## Task item:
Narrow the data below down to the lines containing "UNIVERSIDADE".

## Study material:

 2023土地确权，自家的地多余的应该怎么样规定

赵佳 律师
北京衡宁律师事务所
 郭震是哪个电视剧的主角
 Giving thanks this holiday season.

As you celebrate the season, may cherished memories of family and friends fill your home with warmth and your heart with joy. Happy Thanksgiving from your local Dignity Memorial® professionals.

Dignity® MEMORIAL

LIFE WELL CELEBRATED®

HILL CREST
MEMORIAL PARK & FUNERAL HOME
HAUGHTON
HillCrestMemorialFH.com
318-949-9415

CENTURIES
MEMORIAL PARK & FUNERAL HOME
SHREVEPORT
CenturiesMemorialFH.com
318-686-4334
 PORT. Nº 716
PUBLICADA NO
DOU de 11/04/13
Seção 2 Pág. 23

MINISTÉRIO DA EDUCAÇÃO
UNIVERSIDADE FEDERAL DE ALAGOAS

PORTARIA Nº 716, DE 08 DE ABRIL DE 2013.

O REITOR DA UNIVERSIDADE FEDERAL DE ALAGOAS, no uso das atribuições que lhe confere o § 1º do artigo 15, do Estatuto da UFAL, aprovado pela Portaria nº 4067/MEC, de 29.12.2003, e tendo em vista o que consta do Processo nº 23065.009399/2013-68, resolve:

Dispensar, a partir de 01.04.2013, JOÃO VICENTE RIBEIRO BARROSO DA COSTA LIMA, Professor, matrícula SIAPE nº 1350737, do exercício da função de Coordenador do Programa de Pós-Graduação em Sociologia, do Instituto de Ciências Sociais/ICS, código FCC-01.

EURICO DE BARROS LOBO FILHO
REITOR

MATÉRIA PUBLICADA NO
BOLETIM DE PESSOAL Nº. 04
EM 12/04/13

---

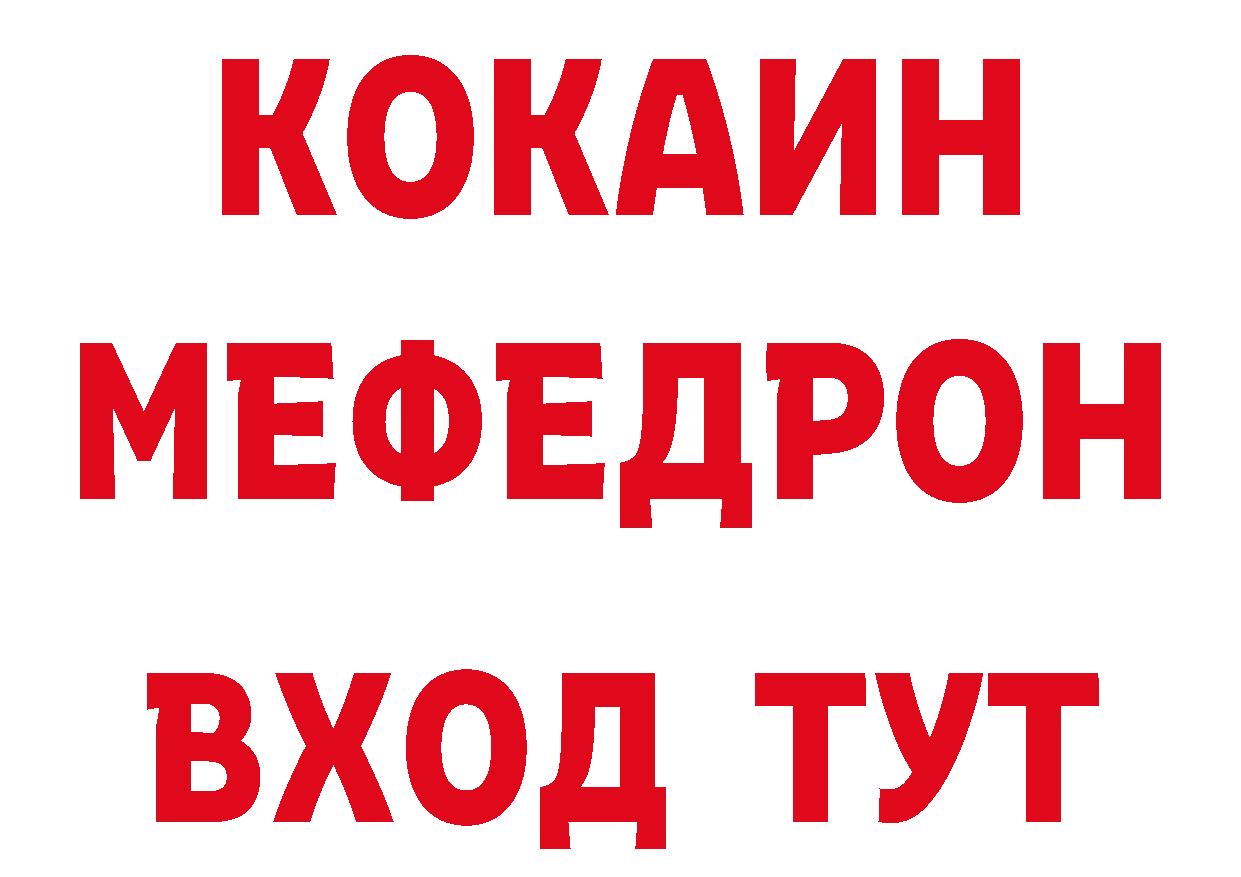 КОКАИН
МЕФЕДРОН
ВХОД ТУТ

...

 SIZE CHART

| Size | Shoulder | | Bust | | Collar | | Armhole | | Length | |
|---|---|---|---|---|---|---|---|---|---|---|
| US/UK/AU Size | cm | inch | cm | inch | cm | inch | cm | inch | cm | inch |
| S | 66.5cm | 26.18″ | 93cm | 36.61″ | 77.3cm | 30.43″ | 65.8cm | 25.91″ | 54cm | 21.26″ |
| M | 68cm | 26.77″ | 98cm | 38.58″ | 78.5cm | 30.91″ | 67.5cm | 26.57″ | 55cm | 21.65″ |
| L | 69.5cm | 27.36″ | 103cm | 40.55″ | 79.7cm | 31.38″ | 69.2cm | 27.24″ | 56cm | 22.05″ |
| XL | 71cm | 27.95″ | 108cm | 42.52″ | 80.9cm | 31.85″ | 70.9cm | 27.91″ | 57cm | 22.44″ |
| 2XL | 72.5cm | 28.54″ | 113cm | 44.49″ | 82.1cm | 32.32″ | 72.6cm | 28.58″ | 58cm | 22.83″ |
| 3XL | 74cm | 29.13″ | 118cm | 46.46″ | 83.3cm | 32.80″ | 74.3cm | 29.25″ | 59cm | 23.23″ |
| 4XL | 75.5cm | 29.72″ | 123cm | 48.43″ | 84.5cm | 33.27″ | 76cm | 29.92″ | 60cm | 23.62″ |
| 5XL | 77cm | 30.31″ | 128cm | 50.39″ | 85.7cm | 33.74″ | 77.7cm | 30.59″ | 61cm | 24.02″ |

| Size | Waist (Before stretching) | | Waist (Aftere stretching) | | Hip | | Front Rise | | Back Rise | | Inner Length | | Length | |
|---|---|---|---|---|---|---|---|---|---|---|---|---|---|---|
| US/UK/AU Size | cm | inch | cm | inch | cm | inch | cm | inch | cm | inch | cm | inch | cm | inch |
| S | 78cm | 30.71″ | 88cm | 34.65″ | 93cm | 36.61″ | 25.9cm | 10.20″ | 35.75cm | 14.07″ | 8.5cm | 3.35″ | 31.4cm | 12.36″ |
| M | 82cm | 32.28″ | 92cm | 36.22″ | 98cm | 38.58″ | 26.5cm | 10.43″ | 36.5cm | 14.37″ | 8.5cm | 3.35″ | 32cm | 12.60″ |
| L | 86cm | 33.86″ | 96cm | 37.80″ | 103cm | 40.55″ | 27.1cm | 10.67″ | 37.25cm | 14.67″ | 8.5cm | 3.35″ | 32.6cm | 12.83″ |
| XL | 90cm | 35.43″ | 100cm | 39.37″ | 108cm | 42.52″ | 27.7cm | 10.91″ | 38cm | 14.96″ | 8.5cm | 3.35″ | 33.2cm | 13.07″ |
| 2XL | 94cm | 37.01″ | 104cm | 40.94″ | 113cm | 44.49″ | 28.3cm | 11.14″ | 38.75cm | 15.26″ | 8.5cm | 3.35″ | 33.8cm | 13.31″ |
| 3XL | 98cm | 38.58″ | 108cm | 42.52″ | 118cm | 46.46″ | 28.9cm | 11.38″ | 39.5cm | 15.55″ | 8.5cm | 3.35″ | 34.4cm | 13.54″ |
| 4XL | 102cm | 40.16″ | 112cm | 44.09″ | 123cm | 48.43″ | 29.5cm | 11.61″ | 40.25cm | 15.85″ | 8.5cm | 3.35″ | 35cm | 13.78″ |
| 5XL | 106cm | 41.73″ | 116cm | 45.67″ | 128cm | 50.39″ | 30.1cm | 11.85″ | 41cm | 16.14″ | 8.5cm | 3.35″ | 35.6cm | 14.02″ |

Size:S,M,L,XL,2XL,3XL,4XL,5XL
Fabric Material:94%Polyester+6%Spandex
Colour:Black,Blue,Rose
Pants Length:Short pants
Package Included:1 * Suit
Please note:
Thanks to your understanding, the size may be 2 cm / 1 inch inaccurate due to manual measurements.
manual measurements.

## Completed exercise:
UNIVERSIDADE FEDERAL DE ALAGOAS
O REITOR DA UNIVERSIDADE FEDERAL DE ALAGOAS, no uso das atribuições que lhe confere o § 1º do artigo 15, do Estatuto da UFAL, aprovado pela Portaria nº 4067/MEC, de 29.12.2003, e tendo em vista o que consta do Processo nº 23065.009399/2013-68, resolve:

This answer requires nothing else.